At Børnehuset there are fears that parents prefer to pack their kids off with a pill without informing teachers.

“We occasionally have children who that they have had a pill for breakfast,” said headteacher Susanne Bødker. “You might think that it is a Panodil more than a vitamin pill, if it is a child who has just been sick, for example.”

Parents sick and tired
Parents, when confronted, often cite pressure at work as a reason for not being able to stay at home with their children.

Many declare that they simply cannot take another day off, as they are afraid of being fired.
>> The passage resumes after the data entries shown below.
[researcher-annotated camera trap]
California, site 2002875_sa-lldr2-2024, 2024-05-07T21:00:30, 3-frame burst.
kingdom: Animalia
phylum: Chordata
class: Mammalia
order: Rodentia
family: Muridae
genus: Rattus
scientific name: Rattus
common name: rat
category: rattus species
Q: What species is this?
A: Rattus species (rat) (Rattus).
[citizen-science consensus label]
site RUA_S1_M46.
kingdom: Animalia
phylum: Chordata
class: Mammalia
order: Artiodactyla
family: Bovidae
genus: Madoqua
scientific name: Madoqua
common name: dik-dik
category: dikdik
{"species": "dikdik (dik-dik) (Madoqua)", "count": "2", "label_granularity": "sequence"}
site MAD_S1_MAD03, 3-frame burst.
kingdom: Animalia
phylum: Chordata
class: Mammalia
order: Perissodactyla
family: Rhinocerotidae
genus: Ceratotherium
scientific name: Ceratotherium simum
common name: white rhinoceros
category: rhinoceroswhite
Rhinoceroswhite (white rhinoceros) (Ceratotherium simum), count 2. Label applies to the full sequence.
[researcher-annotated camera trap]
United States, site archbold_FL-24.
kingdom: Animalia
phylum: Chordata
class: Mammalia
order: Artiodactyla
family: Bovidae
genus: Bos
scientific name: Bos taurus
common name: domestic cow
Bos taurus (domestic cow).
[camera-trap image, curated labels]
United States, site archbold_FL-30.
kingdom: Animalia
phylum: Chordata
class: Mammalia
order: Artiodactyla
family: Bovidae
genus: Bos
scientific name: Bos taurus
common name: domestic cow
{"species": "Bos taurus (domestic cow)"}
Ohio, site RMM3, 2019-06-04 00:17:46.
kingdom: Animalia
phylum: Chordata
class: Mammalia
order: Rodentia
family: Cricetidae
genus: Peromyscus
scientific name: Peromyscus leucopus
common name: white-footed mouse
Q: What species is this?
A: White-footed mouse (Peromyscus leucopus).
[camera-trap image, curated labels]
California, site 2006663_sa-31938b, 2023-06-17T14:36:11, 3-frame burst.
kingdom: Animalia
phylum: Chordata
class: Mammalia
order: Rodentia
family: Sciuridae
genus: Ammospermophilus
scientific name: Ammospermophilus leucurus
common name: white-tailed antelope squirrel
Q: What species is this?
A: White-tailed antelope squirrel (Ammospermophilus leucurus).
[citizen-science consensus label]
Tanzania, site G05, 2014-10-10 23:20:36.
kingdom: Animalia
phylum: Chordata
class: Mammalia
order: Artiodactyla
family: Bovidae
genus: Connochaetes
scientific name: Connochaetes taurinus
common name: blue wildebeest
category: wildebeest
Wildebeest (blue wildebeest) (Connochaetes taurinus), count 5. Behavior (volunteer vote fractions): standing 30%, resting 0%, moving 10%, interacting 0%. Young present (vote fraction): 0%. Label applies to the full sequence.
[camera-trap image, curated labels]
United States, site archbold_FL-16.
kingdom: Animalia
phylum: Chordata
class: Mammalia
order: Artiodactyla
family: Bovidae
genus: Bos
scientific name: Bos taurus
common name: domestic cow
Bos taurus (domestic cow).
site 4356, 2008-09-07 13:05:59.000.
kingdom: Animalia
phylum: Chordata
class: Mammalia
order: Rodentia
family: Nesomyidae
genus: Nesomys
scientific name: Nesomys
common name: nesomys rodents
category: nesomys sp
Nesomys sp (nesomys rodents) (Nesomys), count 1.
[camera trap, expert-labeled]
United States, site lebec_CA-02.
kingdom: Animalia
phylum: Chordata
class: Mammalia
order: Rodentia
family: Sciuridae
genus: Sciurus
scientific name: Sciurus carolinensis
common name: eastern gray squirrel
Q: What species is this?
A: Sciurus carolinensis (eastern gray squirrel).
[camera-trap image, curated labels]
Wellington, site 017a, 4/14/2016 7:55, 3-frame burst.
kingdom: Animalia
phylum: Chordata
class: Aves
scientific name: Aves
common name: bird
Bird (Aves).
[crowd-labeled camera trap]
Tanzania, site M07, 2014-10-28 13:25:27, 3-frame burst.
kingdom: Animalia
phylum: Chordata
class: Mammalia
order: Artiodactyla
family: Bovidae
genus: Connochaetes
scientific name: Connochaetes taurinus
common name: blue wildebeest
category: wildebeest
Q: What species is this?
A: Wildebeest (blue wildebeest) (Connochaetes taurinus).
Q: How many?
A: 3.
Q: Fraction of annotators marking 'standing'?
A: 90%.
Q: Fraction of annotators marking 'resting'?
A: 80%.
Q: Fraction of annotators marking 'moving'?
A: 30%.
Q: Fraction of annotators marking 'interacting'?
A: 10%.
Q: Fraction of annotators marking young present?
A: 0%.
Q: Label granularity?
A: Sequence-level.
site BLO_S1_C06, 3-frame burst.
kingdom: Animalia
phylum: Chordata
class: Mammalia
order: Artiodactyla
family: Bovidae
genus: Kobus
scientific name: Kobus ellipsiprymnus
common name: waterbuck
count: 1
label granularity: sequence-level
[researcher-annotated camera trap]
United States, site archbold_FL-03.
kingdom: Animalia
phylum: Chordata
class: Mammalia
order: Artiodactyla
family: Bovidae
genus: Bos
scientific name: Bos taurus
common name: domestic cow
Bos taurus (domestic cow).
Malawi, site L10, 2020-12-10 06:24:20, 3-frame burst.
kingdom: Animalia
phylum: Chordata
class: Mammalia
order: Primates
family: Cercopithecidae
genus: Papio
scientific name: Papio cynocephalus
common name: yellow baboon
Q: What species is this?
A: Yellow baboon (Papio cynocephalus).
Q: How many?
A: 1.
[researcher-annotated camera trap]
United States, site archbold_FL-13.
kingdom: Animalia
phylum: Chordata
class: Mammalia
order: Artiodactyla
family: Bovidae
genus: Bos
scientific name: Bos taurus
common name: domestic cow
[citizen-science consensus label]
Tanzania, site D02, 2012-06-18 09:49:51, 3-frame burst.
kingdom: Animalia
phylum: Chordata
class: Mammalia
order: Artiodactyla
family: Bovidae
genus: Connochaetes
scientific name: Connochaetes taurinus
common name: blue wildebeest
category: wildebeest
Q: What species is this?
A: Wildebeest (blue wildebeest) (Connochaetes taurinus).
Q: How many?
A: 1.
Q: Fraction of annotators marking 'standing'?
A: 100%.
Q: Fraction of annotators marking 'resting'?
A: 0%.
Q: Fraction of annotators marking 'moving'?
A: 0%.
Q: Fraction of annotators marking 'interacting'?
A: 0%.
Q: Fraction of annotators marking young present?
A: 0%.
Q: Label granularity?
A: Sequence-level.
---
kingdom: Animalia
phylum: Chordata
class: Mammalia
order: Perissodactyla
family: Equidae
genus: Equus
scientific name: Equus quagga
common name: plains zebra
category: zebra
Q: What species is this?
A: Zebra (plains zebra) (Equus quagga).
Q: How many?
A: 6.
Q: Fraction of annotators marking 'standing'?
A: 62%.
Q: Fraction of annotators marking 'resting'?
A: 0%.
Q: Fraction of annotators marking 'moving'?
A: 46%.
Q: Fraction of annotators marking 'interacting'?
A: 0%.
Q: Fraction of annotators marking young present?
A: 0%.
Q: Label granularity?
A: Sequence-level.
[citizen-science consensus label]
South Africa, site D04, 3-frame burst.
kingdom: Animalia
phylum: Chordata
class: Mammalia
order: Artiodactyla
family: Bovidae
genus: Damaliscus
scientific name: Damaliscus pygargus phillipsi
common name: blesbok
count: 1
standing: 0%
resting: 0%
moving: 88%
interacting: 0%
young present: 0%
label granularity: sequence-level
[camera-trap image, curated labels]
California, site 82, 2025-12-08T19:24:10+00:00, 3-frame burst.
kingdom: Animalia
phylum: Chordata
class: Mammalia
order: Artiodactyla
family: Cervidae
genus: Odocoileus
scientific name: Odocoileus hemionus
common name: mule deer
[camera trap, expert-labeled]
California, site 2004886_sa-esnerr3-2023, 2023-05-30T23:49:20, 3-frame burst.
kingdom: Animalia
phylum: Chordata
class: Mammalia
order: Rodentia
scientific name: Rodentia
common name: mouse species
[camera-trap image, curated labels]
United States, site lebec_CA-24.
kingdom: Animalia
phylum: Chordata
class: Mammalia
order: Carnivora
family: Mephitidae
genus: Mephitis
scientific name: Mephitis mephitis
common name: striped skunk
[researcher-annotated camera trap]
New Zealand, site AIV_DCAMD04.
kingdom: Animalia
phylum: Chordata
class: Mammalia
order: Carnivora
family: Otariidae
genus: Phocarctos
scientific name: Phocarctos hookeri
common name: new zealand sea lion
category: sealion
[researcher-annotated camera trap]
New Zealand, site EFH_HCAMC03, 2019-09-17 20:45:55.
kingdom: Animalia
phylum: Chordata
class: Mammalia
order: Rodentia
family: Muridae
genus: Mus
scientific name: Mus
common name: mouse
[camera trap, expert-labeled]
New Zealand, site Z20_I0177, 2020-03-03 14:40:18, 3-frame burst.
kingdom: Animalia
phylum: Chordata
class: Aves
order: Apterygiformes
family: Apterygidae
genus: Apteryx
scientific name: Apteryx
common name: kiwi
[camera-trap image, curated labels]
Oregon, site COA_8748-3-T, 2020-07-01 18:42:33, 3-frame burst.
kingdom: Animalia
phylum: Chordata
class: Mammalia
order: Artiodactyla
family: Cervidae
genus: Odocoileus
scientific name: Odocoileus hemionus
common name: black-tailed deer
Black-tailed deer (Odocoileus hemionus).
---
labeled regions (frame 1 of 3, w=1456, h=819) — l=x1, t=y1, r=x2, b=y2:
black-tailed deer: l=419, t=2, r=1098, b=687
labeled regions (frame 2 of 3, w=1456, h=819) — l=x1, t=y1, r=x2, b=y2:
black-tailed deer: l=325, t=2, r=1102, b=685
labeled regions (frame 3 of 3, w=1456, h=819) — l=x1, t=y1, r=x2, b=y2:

Allan Randrup Thomsen, a professor of virology at KU, has heavily criticised the parents’ actions, describing the current situation as a “vicious circle”.

“It promotes the spread of viruses, and it adds momentum to a cycle where parents are pressured by high levels of sick-leave. If they then choose to send the children to daycare while they are still recovering, they keep the epidemic going in daycares, and this in turn puts a greater burden on the parents.”